United Airlines celebrates 30 since taking over Pan Am's Asia routes

United Airlines hardly flew at to Asia before February 1986. Photo: United Airlines. 

United Airlines hardly flew at to Asia before February 1986. Photo: United Airlines. 

United Airlines has more flights across the Pacific than any other airline. But did you know that as recently as 30 years ago, it had almost no Asia routes?

Today, with the major exception of China, U.S. airlines can fly just about anywhere they want in Asia with limited or no government interference. But in the 1980s, access was much more tightly controlled, and United had to buy its way in. 

"In 1985, we purchased Pan American World Airways' Pacific Division for more than $700 million, enabling us to begin service 30 years ago this week to more than a dozen Pacific cities, nearly all of which we continue to serve today," United told employees earlier this month. 

United is looking back now because while it completed the Pan Am deal in 1985, it did not take over the Pan Am routes until February 1986 - 30 years ago. The new destinations included:

  • KIX (Osaka)
  • ICN (Seoul)
  • PEK (Beijing)
  • PVG (Shanghai)
  • TPE (Taipei)
  • MNL (Manila)
  • SIN (Singapore)
  • SYD (Sydney)
  • MEL (Melbourne)
  • AKL (Auckland)

It was an immediate changeover, according to a Jan. 26, 1986 Chicago Tribune story. One day, the flights were operated by Pan Am, and the next by United. 

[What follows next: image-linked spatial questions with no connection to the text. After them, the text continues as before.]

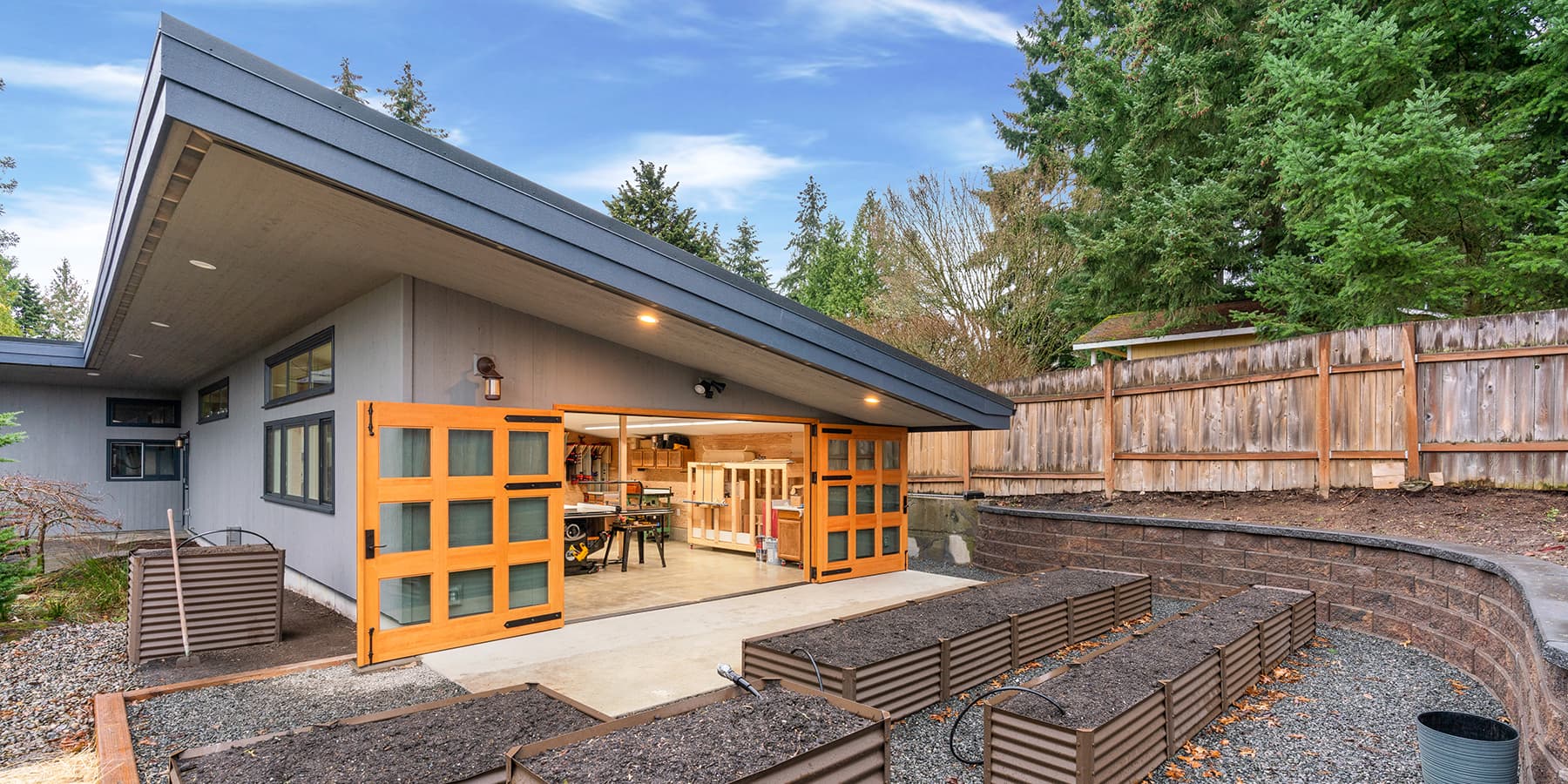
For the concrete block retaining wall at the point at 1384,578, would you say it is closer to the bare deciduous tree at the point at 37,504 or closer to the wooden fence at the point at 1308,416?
the wooden fence at the point at 1308,416

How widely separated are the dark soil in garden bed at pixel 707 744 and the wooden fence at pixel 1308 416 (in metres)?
6.06

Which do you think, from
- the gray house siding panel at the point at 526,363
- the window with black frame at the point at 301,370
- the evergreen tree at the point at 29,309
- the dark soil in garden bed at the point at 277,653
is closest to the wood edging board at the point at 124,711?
the dark soil in garden bed at the point at 277,653

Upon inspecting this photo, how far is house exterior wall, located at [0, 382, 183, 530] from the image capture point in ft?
39.3

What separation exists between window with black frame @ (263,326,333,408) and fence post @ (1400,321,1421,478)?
9.07m

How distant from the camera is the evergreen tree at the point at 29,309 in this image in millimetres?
29500

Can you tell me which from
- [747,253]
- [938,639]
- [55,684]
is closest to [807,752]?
[938,639]

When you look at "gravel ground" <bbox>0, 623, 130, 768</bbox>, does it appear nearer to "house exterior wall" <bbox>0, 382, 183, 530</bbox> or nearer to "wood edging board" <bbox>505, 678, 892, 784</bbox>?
"wood edging board" <bbox>505, 678, 892, 784</bbox>

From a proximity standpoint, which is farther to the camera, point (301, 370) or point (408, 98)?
point (408, 98)

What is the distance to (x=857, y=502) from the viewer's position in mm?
8422

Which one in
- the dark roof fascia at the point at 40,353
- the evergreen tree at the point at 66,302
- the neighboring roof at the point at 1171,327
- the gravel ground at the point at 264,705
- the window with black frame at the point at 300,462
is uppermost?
the evergreen tree at the point at 66,302

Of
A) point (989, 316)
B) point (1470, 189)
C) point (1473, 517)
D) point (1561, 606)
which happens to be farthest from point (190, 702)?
point (989, 316)

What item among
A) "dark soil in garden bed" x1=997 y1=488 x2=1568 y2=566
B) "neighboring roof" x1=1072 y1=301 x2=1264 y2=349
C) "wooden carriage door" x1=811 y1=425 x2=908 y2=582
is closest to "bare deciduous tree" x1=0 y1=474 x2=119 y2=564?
"wooden carriage door" x1=811 y1=425 x2=908 y2=582

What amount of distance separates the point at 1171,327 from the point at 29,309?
136ft

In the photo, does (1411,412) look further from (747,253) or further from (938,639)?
(747,253)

All Pan Am passenger bookings in the Pacific as of Feb. 11 will be transferred to United, Moonjian said. Customers and travel agents will be notified of the change. United, also buying some of Pan Am`s wide-body jets, said it would repaint the airliners with United`s logo within three days after taking over the routes.

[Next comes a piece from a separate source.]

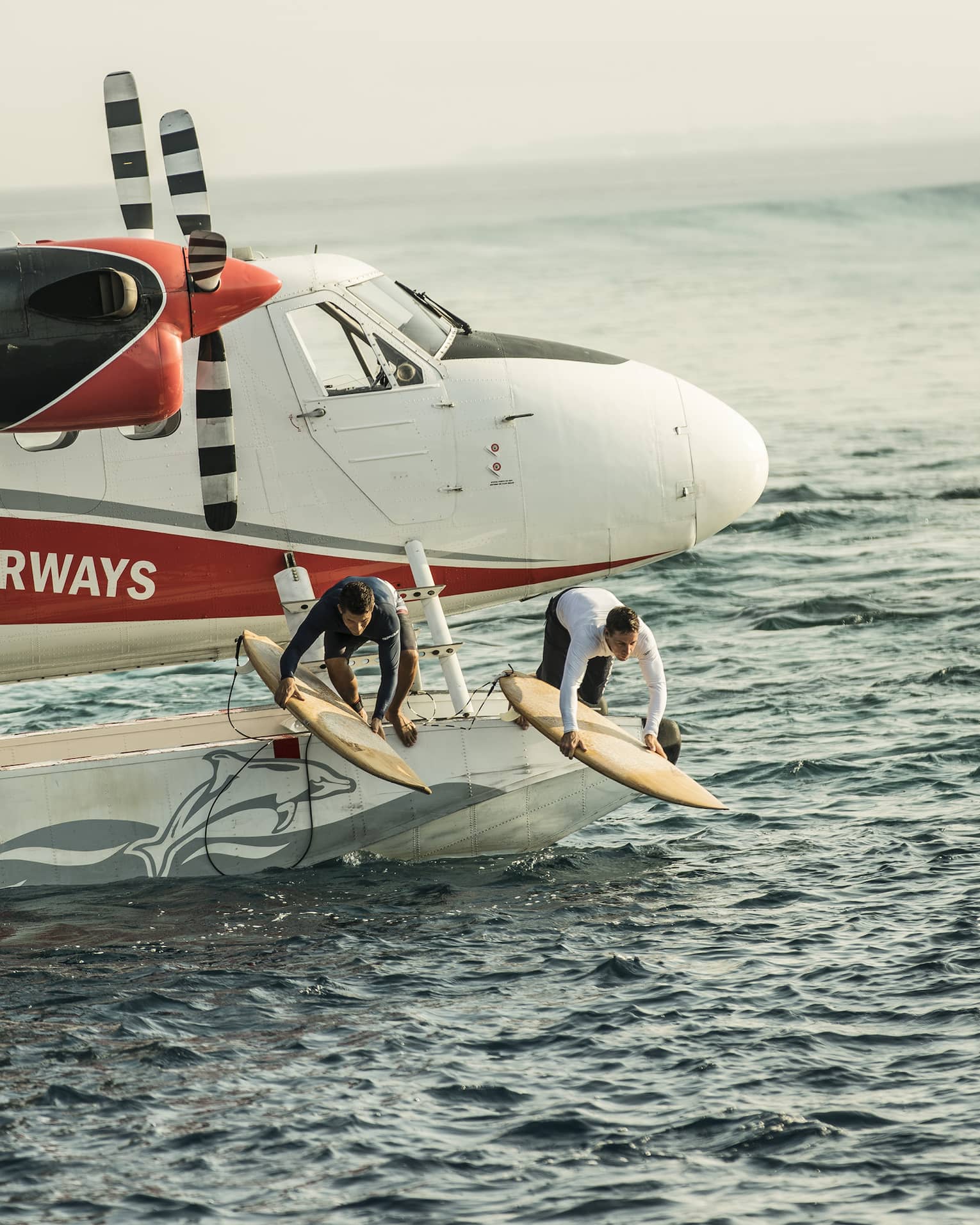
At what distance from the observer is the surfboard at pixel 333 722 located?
1517 centimetres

Before February 1986, United had only two routes to Asia, Seattle-Hong Kong and Seattle-Tokyo, according to another 1986 Chicago Tribune story. "With the Pan Am purchase, United expands its Pacific schedule to 74 weekly flights," The Tribune reported. 

It was not just the Pan Am routes that United bought. United also took 17 of Pan Am's planes and hired about 2,700 of its workers, the Tribune said. 

The Tribune said Pan Am made the deal with United so it could focus on Europe, South America and the Middle East. Pan Am needed the cash, but the airline still folded five years later. 

Perhaps the story would have been different if Pan Am had held onto its Asia franchise?